===== Given records

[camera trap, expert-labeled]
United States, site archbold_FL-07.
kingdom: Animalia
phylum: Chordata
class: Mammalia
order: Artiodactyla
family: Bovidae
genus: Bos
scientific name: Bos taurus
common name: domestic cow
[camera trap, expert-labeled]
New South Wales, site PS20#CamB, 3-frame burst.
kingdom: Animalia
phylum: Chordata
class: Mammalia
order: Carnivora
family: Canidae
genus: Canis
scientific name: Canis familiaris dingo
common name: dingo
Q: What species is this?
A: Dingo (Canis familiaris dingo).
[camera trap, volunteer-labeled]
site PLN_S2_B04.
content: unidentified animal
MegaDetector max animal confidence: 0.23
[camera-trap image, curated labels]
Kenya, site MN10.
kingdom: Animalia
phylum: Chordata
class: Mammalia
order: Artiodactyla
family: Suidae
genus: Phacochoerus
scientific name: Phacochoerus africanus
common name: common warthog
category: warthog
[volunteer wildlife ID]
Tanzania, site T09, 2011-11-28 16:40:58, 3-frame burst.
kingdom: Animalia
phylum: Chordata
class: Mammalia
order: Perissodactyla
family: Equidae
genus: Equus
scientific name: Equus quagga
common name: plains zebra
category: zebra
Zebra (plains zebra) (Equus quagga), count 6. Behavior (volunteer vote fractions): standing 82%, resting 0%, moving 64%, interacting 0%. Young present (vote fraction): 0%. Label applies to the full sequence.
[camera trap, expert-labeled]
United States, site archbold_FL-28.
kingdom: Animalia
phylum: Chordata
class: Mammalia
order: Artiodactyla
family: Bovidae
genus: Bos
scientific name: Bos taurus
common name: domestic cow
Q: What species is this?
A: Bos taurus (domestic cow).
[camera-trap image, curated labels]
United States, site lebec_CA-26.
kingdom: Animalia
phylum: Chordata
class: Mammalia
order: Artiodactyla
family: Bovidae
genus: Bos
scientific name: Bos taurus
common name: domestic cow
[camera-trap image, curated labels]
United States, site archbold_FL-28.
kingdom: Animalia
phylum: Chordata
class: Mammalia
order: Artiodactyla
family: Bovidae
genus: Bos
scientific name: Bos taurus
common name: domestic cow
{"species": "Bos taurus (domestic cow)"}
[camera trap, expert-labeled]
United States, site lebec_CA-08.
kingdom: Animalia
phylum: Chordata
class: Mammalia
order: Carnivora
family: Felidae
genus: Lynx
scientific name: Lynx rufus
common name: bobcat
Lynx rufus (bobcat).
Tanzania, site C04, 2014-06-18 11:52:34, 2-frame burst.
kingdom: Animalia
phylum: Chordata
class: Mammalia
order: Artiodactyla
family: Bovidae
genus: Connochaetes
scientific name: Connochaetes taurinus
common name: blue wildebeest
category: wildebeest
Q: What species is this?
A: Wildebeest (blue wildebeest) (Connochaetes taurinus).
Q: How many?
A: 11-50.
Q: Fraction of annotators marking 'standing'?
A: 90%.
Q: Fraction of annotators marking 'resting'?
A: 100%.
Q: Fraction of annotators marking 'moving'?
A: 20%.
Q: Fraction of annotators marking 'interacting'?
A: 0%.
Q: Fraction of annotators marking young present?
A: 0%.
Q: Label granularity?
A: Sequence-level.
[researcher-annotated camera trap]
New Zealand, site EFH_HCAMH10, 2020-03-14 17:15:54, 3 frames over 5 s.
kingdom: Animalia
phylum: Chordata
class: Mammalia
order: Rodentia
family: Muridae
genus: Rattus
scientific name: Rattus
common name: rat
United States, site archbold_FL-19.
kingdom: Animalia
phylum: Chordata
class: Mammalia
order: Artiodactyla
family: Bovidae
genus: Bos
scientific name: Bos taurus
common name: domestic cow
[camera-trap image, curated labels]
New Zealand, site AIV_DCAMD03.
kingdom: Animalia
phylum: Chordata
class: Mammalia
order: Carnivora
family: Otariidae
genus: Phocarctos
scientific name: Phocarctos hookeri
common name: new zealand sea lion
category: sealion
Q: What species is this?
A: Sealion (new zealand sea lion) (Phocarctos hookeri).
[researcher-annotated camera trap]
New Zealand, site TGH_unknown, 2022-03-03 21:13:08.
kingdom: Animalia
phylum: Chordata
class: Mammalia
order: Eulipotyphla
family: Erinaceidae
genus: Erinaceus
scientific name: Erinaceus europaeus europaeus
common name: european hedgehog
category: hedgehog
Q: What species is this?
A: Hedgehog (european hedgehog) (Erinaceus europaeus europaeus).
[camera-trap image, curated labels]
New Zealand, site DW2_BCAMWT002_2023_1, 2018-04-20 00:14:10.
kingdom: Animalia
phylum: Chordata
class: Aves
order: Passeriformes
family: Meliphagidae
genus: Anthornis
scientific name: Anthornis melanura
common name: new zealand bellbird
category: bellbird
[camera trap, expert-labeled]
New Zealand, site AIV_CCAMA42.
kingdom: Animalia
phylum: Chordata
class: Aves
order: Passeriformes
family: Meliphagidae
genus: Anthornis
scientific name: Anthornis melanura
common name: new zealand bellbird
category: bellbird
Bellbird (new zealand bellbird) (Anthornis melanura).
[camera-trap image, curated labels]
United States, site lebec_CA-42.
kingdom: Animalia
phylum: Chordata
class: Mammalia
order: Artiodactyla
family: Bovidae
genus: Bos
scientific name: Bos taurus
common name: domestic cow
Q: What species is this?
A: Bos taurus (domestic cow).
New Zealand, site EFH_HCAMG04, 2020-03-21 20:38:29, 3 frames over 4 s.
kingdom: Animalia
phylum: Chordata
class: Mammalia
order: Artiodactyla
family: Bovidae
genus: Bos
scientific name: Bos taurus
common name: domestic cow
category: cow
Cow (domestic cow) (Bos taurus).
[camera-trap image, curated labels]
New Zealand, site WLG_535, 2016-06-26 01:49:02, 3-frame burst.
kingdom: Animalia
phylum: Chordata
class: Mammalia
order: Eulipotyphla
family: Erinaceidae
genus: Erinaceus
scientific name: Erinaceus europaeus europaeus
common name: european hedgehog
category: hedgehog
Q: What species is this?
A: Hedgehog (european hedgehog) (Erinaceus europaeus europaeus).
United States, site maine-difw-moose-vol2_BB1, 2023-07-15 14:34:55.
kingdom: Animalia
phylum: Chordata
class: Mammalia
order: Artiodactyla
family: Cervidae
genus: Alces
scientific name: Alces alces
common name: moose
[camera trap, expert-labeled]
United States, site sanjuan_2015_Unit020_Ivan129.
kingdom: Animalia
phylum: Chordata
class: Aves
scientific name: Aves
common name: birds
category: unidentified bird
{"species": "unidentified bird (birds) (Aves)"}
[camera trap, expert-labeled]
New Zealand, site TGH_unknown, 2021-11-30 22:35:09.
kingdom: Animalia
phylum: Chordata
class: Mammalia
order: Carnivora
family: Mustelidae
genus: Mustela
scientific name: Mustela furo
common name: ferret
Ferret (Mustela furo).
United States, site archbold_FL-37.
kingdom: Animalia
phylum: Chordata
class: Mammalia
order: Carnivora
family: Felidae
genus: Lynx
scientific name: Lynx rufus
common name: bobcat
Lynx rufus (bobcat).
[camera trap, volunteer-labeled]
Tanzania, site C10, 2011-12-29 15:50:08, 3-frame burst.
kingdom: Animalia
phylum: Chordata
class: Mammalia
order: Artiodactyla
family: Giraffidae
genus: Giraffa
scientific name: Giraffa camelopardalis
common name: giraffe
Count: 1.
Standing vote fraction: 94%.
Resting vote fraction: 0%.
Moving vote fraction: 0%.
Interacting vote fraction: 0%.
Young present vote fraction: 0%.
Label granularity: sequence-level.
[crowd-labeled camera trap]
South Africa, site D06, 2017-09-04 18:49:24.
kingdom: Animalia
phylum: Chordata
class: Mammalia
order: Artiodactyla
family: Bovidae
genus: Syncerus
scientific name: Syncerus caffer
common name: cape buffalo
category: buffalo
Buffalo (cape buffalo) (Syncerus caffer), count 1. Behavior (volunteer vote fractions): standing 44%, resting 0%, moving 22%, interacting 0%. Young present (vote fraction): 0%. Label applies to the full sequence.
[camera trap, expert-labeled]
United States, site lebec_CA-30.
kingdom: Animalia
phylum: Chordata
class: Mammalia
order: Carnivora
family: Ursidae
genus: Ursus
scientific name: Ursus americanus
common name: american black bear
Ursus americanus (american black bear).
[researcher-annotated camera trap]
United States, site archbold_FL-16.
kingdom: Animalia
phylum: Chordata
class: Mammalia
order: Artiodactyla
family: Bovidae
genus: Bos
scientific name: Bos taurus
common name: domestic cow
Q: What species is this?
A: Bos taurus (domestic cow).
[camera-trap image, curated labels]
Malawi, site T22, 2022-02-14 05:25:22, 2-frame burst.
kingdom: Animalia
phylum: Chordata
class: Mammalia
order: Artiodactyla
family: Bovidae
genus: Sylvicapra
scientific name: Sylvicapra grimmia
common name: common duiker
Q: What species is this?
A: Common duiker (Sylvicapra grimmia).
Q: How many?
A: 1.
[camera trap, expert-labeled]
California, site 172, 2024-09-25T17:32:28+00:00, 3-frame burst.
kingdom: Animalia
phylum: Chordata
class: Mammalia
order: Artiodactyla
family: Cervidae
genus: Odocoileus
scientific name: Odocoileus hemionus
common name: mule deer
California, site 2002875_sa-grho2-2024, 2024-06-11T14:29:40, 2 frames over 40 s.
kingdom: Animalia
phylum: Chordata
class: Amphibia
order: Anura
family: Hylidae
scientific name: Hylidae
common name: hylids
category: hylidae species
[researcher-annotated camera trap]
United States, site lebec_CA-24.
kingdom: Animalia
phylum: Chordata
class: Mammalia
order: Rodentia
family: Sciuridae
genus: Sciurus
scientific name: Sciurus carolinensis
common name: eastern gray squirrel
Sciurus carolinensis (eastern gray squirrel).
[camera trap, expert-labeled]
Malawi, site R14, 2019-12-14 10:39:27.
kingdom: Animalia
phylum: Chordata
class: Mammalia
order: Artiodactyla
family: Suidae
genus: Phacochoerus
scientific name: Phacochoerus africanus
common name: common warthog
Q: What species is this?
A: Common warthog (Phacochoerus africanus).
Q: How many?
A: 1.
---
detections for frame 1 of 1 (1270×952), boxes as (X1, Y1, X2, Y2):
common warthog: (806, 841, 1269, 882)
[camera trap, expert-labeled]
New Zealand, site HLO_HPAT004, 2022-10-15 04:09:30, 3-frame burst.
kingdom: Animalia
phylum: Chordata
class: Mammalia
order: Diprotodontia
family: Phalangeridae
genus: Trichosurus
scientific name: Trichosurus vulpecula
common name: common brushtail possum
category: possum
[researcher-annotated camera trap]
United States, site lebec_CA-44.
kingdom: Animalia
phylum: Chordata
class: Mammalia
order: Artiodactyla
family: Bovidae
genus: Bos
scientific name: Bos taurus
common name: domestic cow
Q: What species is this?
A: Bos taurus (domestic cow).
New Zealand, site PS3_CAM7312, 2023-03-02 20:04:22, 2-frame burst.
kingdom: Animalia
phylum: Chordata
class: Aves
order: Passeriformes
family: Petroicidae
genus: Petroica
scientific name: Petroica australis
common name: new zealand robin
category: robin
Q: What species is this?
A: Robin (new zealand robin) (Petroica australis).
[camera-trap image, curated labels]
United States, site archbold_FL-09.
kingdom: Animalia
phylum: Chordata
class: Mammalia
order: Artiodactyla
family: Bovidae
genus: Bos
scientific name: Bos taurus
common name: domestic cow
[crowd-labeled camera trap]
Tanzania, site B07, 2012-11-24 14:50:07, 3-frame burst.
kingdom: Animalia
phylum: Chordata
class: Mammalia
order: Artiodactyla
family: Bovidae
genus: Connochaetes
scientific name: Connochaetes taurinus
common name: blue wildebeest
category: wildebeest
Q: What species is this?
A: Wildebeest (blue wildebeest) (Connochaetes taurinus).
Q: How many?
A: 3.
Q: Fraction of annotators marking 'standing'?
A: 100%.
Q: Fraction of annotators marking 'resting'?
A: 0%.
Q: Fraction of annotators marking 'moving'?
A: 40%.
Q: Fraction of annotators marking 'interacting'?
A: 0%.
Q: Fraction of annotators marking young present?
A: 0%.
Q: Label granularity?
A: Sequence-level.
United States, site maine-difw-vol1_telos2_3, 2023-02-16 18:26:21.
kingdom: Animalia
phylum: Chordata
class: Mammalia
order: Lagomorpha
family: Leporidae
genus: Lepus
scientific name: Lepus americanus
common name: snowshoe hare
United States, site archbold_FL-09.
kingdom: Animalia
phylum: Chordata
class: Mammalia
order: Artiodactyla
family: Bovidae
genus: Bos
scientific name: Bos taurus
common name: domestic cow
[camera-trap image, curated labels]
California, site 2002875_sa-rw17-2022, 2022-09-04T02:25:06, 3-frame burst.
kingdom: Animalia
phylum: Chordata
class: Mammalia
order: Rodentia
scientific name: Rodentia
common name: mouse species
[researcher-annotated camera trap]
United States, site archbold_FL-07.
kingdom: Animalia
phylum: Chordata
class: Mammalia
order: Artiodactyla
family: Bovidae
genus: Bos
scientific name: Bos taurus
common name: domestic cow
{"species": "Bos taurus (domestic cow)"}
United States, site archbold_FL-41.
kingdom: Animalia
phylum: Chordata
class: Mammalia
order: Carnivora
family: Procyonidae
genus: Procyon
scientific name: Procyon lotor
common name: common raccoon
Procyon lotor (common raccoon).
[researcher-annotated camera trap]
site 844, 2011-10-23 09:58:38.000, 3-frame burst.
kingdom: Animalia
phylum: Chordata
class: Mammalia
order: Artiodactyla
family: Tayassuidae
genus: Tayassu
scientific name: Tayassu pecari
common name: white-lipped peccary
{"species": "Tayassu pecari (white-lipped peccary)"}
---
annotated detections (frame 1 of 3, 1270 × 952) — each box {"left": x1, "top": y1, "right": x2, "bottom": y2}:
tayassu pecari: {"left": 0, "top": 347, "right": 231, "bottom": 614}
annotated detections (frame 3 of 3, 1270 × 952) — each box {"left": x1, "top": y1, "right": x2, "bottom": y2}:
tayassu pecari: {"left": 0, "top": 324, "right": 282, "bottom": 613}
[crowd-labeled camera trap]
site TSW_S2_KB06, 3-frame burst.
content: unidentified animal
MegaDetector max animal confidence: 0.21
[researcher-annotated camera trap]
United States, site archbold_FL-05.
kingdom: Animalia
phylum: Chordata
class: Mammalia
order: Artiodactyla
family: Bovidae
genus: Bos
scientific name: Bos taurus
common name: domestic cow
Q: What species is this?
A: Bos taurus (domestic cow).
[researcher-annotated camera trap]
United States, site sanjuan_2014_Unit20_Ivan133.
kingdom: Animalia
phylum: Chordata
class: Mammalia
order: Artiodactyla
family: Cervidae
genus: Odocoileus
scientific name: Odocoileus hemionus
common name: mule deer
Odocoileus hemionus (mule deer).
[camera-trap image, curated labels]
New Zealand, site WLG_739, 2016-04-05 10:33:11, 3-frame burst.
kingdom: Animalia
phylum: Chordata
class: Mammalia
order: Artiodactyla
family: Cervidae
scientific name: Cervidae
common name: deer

==========

Your goal:
When a line in the material includes the word "moose", copy it out.

Solution to this task:
United States, site maine-difw-moose-vol2_BB1, 2023-07-15 14:34:55.
common name: moose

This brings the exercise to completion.